*PROBLEM STATEMENT*
With pictures excluded, retype exactly every line from the one containing "HON Brigade 600" to the end of the records below.

══════════

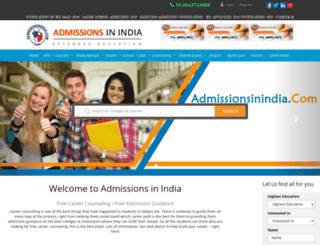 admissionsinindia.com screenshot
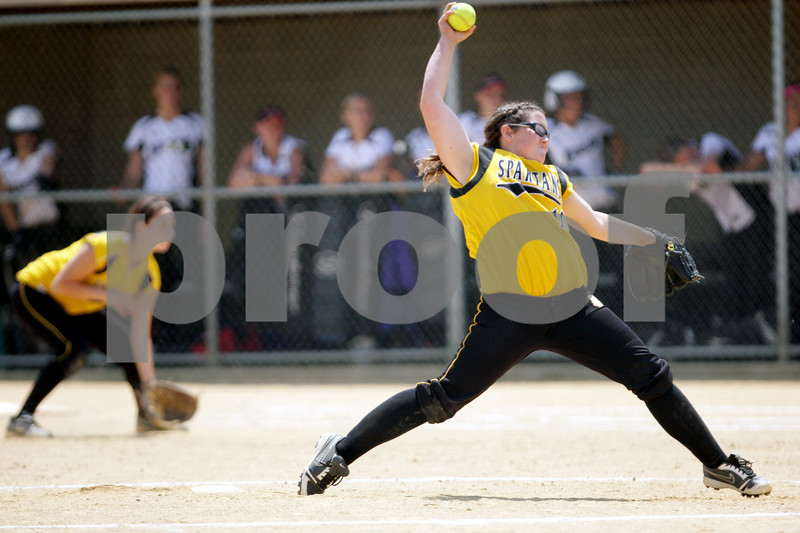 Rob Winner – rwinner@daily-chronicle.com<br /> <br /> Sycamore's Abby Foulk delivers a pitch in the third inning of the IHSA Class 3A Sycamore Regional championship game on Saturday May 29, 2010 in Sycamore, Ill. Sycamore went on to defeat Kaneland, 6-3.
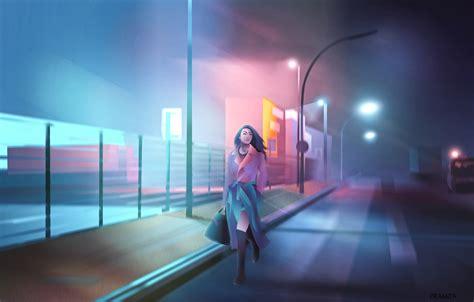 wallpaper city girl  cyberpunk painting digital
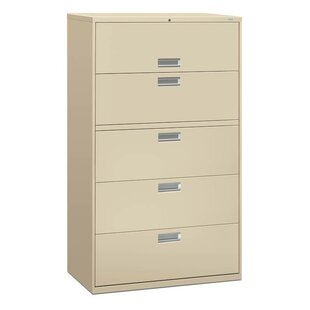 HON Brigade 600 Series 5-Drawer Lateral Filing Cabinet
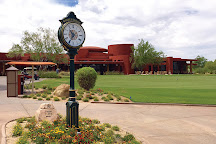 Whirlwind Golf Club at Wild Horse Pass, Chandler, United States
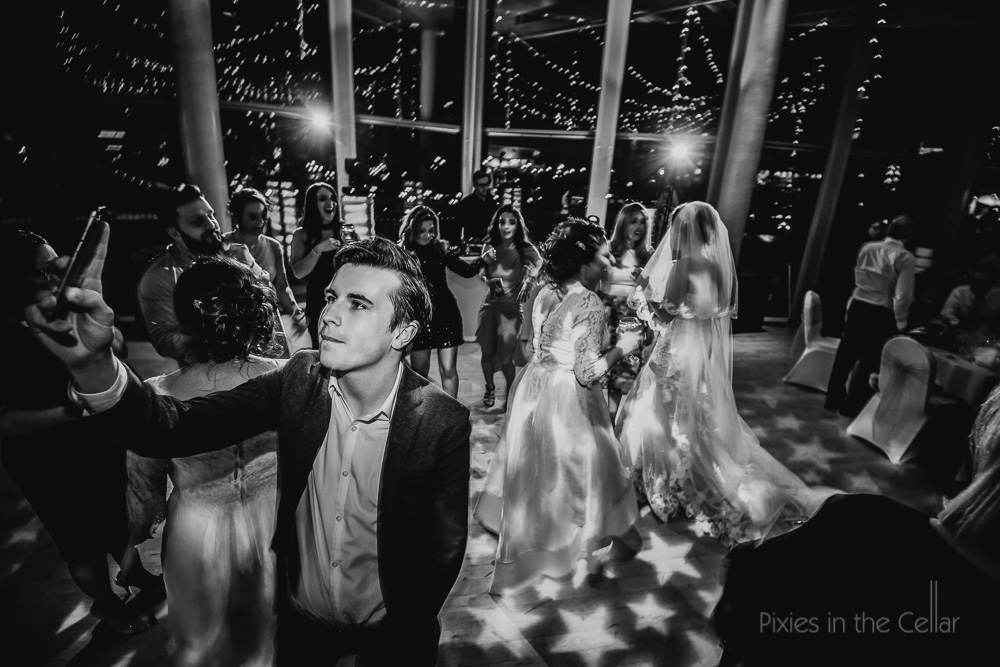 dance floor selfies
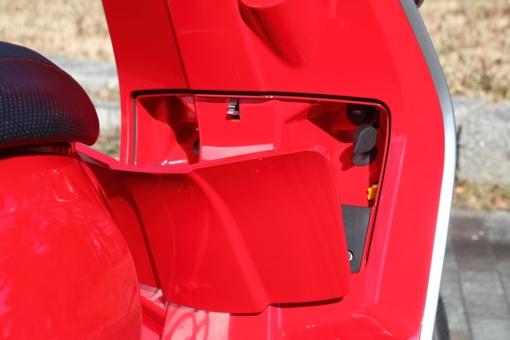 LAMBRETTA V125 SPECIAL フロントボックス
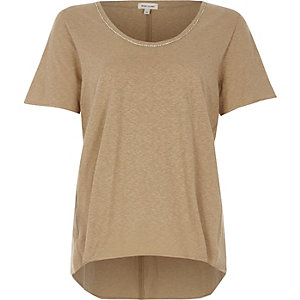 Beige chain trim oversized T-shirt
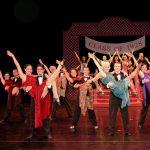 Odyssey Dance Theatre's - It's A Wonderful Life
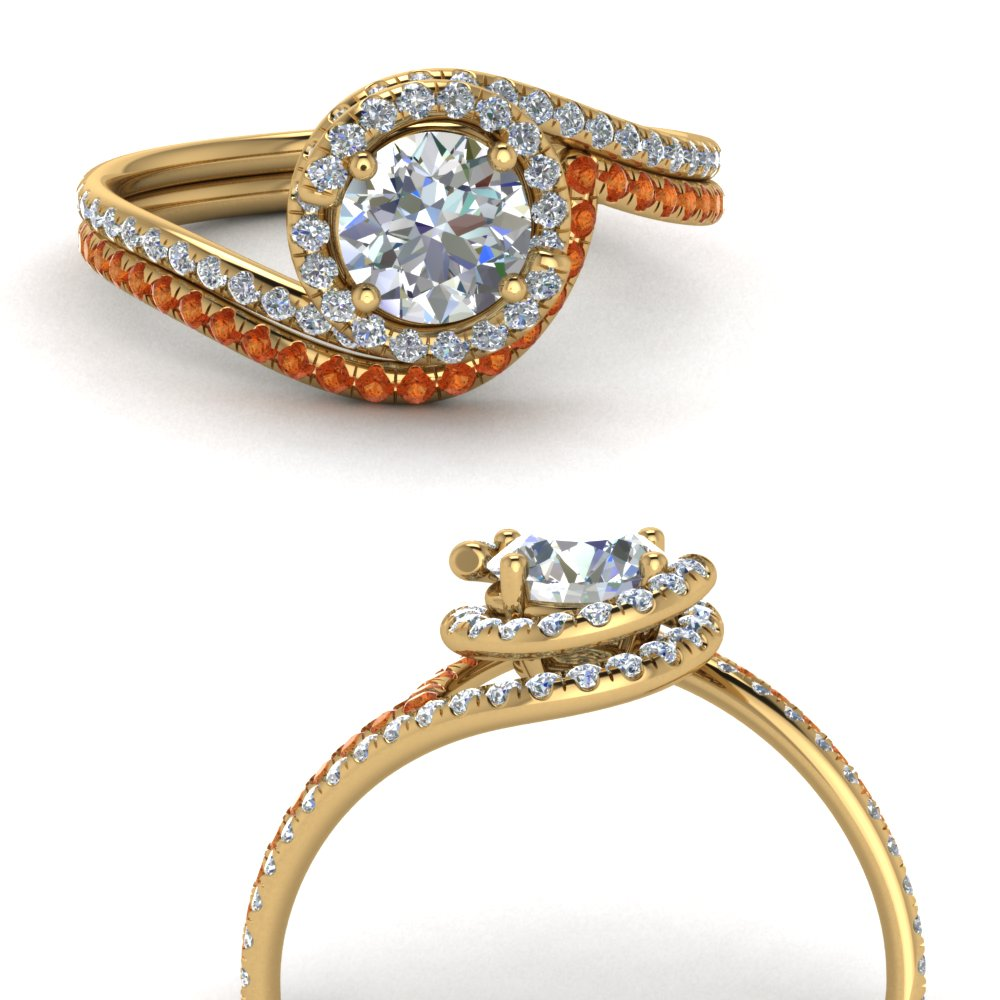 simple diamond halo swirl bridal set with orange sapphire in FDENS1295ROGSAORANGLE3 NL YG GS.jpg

══════════

*FINAL ANSWER*
 HON Brigade 600 Series 5-Drawer Lateral Filing Cabinet
 Whirlwind Golf Club at Wild Horse Pass, Chandler, United States
 dance floor selfies
 LAMBRETTA V125 SPECIAL フロントボックス
 Beige chain trim oversized T-shirt
 Odyssey Dance Theatre's - It's A Wonderful Life
 simple diamond halo swirl bridal set with orange sapphire in FDENS1295ROGSAORANGLE3 NL YG GS.jpg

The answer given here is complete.